▶ _PAGE TEXT_:
-*-*-

全球变化知识资源中心

Policymakers are divided over how best to decarbonize the global energy system. Many studies focus on what we know about current technologies' ability to meet emissions reduction targets. But understanding the impact of future uncertainties around governance, business models, economics, and public attitudes is equally important.

Such uncertainties perpetuate debates about the best policies to transform countries' energy systems. In an article in Energy Policy, Jim Watson and colleagues¹ suggest that more time and better data is unlikely to resolve these conflicts, and that decisions must inevitably be based on imperfect knowledge.

They map 14 significant sources of uncertainty, and set out potential actions to mitigate such conditions. In doing so, they give a good impression of the complexity decision-makers face when designing energy policy.

A major debate in the UK's parliament prior to the last election was whether the Conservative-led government would loosen the country's mid-term emissions reduction target, known as the fourth carbon budget. Watson and colleagues carry out an assessment of the feasibility of the budget (covering the years 2023 to 2027), and the implications that sticking to it could have for policymakers and other stakeholders.

Eight instrumental factors that introduce uncertainty into decision-making are highlighted: the availability of finance for low-carbon power generation, commercialization of low-carbon power generation technologies, diversity of heat decarbonization pathways, heat pump performance, district heating investment and business models, energy efficiency improvements and demand reduction, diversity of transport decarbonization pathways, and adoption of electric vehicles. They also identify six systemic uncertainties: fossil fuel availability and price, bioenergy availability and price, material scarcity, ecosystem service impacts, public attitudes to energy system change, and political commitment to a low-carbon transition.

They point out the unexpectedness of change, showing that actual developments often lie outside the range of imagined futures. So, how helpful is this in terms of meeting the fourth carbon budget?

Decision-makers need to understand the complexities of available climate and energy policy choices. The main contribution of Watson and colleagues is to identify a useful framework to assess this.

-*-*-

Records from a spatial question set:
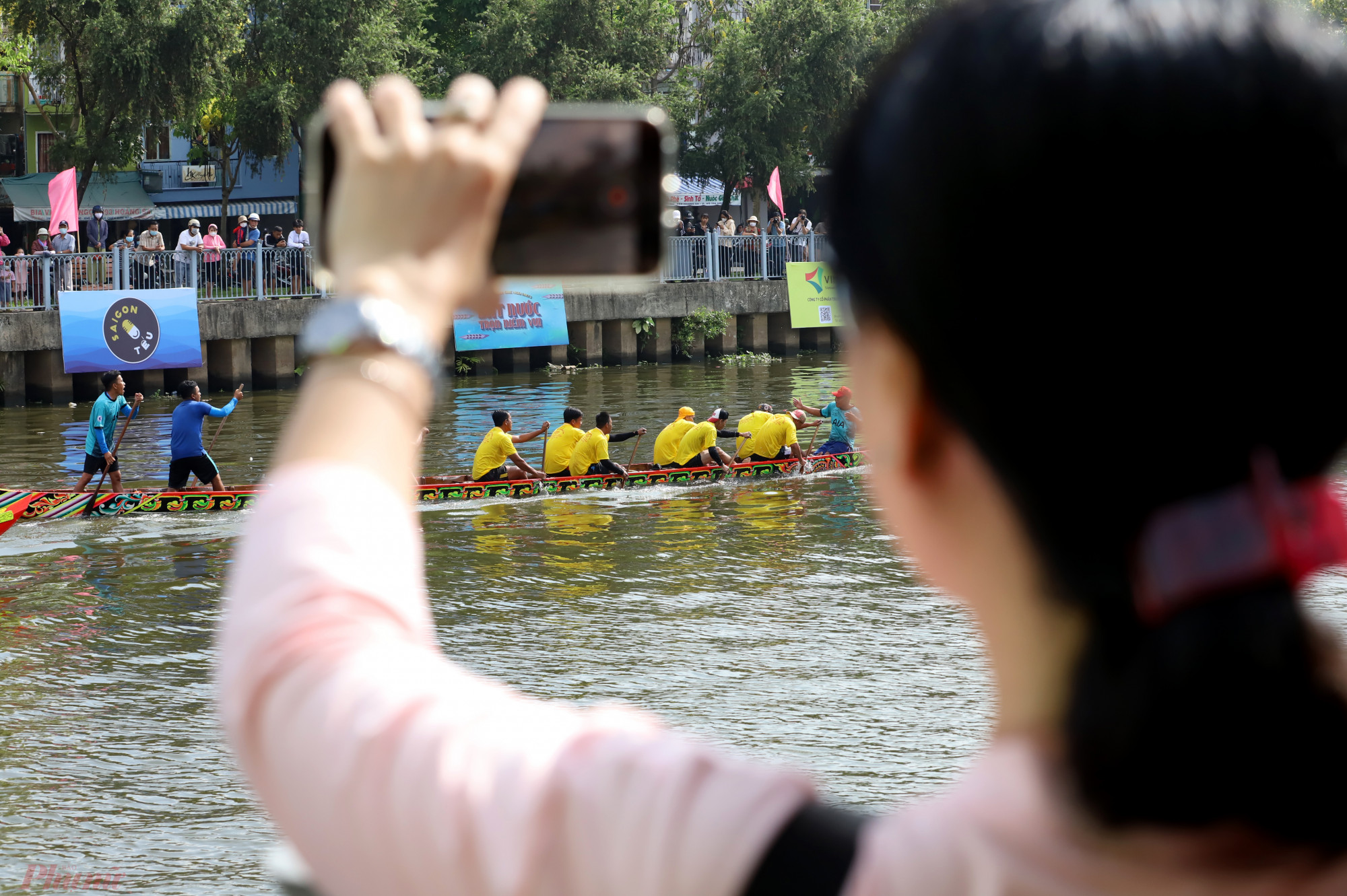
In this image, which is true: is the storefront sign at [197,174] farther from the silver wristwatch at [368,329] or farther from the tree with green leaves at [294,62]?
the silver wristwatch at [368,329]

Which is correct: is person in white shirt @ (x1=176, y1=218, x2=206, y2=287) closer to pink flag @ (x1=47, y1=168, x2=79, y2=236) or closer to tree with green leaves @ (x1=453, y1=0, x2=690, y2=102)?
pink flag @ (x1=47, y1=168, x2=79, y2=236)

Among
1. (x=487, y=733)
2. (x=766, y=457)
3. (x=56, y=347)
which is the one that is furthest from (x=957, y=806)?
(x=56, y=347)

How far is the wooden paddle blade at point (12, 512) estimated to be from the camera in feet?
49.4

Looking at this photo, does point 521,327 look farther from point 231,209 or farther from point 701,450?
point 231,209

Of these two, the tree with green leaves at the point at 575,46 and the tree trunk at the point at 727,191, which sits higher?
the tree with green leaves at the point at 575,46

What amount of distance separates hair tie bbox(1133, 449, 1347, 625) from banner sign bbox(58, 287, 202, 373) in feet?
92.3

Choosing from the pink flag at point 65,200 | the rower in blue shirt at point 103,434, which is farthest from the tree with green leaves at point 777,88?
the rower in blue shirt at point 103,434

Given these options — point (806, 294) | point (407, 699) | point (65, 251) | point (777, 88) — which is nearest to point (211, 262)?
point (65, 251)

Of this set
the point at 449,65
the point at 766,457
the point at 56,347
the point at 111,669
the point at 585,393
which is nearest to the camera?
the point at 111,669

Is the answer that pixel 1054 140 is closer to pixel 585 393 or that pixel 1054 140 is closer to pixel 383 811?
pixel 383 811

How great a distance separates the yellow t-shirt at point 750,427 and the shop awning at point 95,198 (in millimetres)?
23019

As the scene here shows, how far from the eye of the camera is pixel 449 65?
40.6 m

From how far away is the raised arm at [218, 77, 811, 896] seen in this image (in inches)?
34.7

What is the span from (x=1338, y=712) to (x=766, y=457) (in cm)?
1931
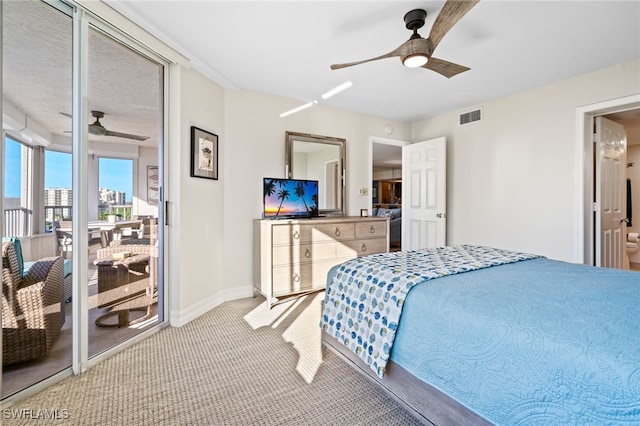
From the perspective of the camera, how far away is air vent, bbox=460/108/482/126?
4.01 m

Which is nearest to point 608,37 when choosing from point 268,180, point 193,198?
point 268,180

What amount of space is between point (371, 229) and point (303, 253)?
1.00m

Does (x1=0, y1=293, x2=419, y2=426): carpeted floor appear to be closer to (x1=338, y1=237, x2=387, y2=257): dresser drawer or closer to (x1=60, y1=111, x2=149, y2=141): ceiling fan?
(x1=338, y1=237, x2=387, y2=257): dresser drawer

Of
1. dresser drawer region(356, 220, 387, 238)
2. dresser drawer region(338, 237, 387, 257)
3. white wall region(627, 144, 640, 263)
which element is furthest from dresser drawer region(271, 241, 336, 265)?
white wall region(627, 144, 640, 263)

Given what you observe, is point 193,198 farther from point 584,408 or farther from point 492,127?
point 492,127

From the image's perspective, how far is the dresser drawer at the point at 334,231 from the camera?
3.31 m

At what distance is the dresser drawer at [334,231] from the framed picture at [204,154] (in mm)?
1284

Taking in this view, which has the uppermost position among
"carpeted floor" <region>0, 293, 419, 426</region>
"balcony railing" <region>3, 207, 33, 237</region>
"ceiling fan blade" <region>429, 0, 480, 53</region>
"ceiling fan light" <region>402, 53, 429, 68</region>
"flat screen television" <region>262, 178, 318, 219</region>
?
"ceiling fan blade" <region>429, 0, 480, 53</region>

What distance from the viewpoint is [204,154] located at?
301cm

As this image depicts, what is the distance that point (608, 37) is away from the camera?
2.39 metres

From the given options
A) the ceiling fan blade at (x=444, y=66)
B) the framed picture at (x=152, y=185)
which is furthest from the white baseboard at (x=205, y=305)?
the ceiling fan blade at (x=444, y=66)

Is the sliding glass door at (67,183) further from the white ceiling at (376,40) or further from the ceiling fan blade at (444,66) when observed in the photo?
the ceiling fan blade at (444,66)

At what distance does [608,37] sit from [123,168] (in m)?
4.15

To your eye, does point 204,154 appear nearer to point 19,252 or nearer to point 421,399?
point 19,252
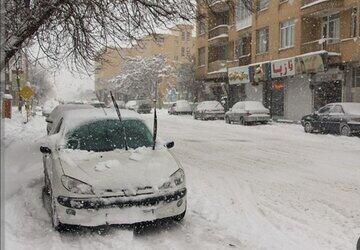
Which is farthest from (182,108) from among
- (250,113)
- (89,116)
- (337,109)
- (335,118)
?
(89,116)

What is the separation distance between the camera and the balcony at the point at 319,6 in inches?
1023

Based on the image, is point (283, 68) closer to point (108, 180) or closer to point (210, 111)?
point (210, 111)

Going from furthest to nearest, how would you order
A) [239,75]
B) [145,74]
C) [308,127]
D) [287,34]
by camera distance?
[145,74], [239,75], [287,34], [308,127]

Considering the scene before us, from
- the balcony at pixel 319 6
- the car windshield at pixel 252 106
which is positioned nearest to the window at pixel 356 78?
the balcony at pixel 319 6

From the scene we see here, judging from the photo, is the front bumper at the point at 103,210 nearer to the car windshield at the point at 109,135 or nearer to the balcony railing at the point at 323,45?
the car windshield at the point at 109,135

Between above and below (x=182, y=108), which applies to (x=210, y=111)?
above

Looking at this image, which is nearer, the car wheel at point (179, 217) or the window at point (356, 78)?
the car wheel at point (179, 217)

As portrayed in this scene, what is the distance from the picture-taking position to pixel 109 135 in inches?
279

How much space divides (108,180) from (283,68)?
26652 millimetres

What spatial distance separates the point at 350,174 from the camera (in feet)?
34.2

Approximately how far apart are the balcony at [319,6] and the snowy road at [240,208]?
49.0 ft

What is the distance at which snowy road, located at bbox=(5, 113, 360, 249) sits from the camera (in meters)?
5.58

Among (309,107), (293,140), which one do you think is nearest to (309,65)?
(309,107)

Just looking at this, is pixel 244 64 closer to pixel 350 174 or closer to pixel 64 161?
pixel 350 174
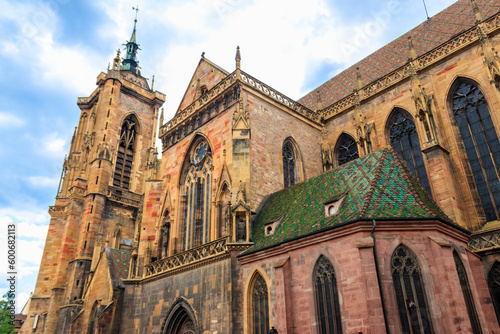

-*-*-

Translate this sentence from the text on energy policy into Spanish: "Decision-makers need to understand the complexities of available climate and energy policy choices." These rows come from a separate source, not from the text on energy policy.

Los responsables de la toma de decisiones necesitan comprender las complejidades de las opciones disponibles de política climática y energética.